● **DATA FOR PROCESSING**:
• • • • • • •
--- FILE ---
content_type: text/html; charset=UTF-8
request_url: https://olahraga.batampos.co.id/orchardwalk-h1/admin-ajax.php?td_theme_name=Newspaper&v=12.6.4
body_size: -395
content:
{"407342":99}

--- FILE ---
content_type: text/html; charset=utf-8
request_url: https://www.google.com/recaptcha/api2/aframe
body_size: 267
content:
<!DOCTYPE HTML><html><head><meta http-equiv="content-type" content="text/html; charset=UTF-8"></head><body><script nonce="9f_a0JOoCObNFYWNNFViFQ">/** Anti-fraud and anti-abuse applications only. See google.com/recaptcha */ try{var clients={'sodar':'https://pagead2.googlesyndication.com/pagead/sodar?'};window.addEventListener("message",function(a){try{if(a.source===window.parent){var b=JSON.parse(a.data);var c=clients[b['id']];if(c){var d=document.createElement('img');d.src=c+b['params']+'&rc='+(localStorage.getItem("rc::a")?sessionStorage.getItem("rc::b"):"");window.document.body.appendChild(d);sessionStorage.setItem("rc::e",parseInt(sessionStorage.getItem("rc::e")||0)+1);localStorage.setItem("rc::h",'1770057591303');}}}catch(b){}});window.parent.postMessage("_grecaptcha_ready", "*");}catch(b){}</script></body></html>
• • • • • • •
● **TASK DETAILS**: Your answer should be a single number: the count of lines above with the word "html".

● **WRITTEN SOLUTION**: 3